Dalam persidangan juga terungkap soal Rencana Kerja dan Anggaran Perusahaan (RKAP) yang sempat dijadikan sorotan oleh penyidik Komisi Pemberantasan Korupsi (KPK). Menurut keterangan saksi, tidak semua kegiatan jual beli gas dicantumkan secara rinci dalam RKAP karena sifatnya bersifat agregat atau gelondongan.

“Selama pagu anggaran tersedia, maka transaksi dapat dilakukan. Tidak perlu disebutkan secara spesifik pihak penjualnya dalam RKAP,” ujar Michael menjelaskan kesaksian saksi.

Sementara itu, terkait laporan keuangan, Nusantara Suyono menyebut bahwa pencatatan advance payment dilakukan dengan prinsip akuntansi yang sama seperti Term of Payment (TOP), yakni pengakuan pembayaran sebelum gas mengalir.

Hal ini, menurut kuasa hukum, menjadi bukti bahwa tindakan direksi PGN dilakukan secara profesional dan sesuai prosedur.

“Justru direksi saat itu sangat berhati-hati. Mereka meminta adanya jaminan untuk transaksi ini. Kalau dibandingkan dengan transaksi lain yang jumlahnya lebih besar malah tidak disertai jaminan,” imbuh Michael.

Kuasa hukum juga menegaskan bahwa keputusan untuk melakukan transaksi dengan IAE merupakan keputusan kolektif dewan direksi, bukan keputusan pribadi terdakwa. Semua risiko, baik dari aspek hukum maupun bisnis, telah dibahas secara matang dalam rapat direksi PGN.

“Semua keputusan itu hasil rapat direksi. Jadi tidak ada keputusan sepihak dari Pak Danny. Kalau satu direksi saja tidak setuju, transaksi ini tidak bisa dilanjutkan,” kata Michael.

Ia menilai bahwa jaksa terlalu jauh menilai aspek komersial transaksi gas tersebut. Menurutnya, pengadilan seharusnya fokus pada unsur hukum, bukan menilai apakah transaksi tersebut menguntungkan atau tidak secara bisnis.

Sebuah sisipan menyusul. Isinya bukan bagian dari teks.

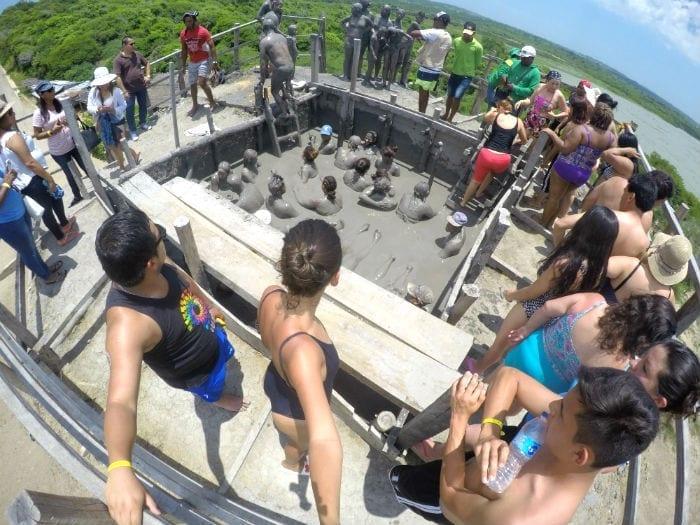 vulcao de lama el totumo cartagena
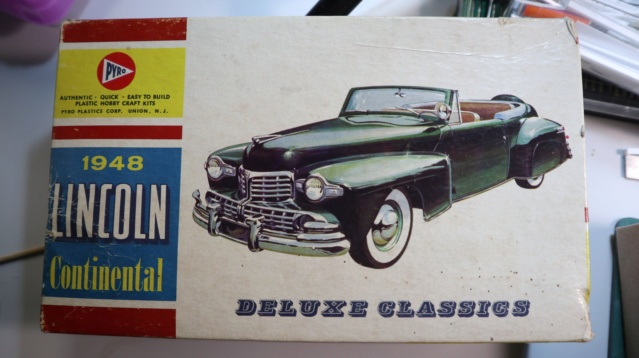Comme Manu : défi montage: Lincoln Continental 48' de chez Pyro 06010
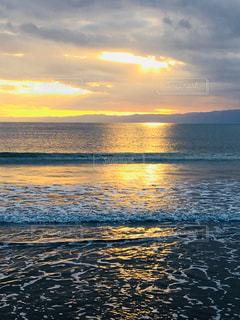 江ノ島海岸の夕焼けの写真・画像素材[864426]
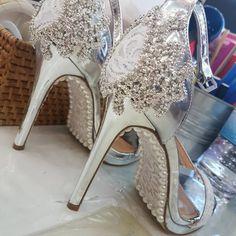 ce6b23c75d8 Οι 15 καλύτερες εικόνες του πίνακα Ίσια παπούτσια | Sandalias ...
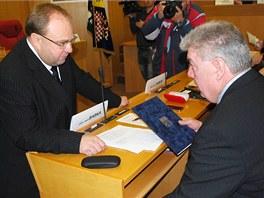 Nový moravskoslezský hejtman Miroslav Novák (vlevo) s komunistou Josefem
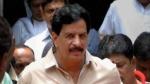 113 एनकाउंटर करने वाले  इंस्पेक्टर प्रदीप शर्मा ने दिया इस्तीफा, सियासत में रख सकते हैं कदम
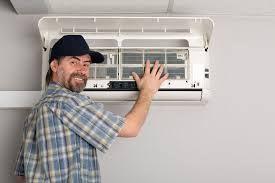 Aircon-servicing-repair-man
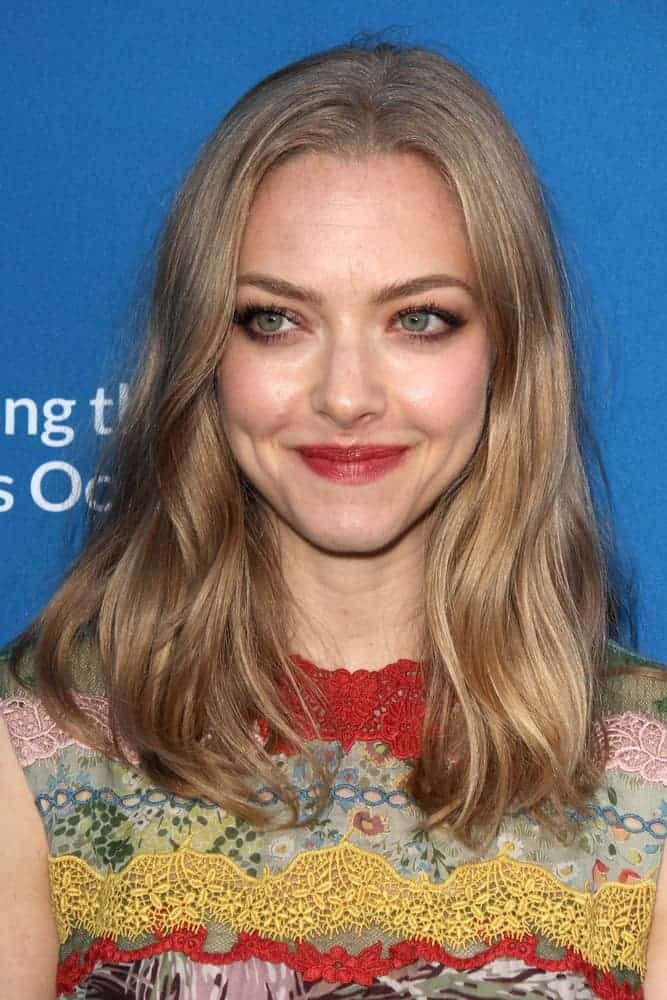 Amanda Seyfried's charming smile and mesmerizing eyes were complemented by her beautiful long wavy blond hair that is slightly tousled and wavy going just past her shoulders back in September 2015.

“Jaksa, majelis, maupun pengacara tidak dalam kapasitas menilai untung-rugi bisnis. Direksi PGN saat itu punya pertimbangan komersial dan kebutuhan pasokan yang mendesak,” jelasnya.

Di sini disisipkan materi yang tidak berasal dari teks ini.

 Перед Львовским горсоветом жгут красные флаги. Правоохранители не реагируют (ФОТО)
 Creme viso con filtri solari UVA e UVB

Michael juga menyoroti konteks saat transaksi dilakukan pada tahun 2017, di mana PGN tengah menghadapi ancaman kekurangan pasokan gas di Jawa Timur.

IAE kala itu menawarkan pasokan dengan harga USD 7,04 per MMBTU, lebih rendah dari harga pasar sekitar USD 8,2 per MMBTU, sehingga secara bisnis dinilai menguntungkan PGN.

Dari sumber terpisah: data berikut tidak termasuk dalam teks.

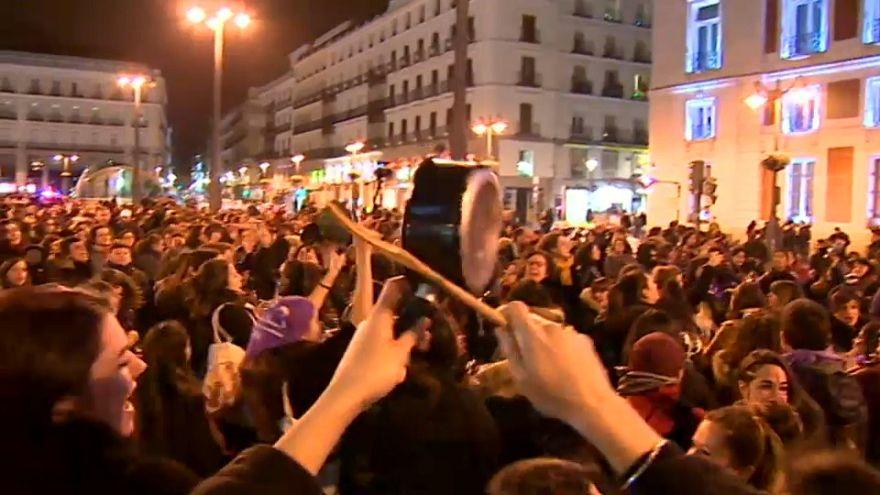 گردهمایی شبانه زنان در مادرید به مناسبت روز جهانی زن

Menurut pembela, kegagalan implementasi pasokan gas bukan disebabkan oleh kesalahan direksi, melainkan perubahan kebijakan dan dinamika internal pasca 2019.

Gas yang dijanjikan sebenarnya tersedia, namun tidak dapat tersalurkan karena adanya hambatan administratif dan perubahan keputusan pasca pergantian direksi.

“Saat keputusan transaksi dibuat, semua parameter bisnis dan pasokan sudah terpenuhi. Tidak ada yang bisa memprediksi bahwa kemudian akan terjadi hambatan di 2021. Direksi yang saat itu mengambil keputusan sudah tidak lagi menjabat,” papar Michael.

Ia berharap majelis hakim dapat melihat kasus ini secara objektif dengan mempertimbangkan konteks dan niat baik para pengambil keputusan pada waktu itu.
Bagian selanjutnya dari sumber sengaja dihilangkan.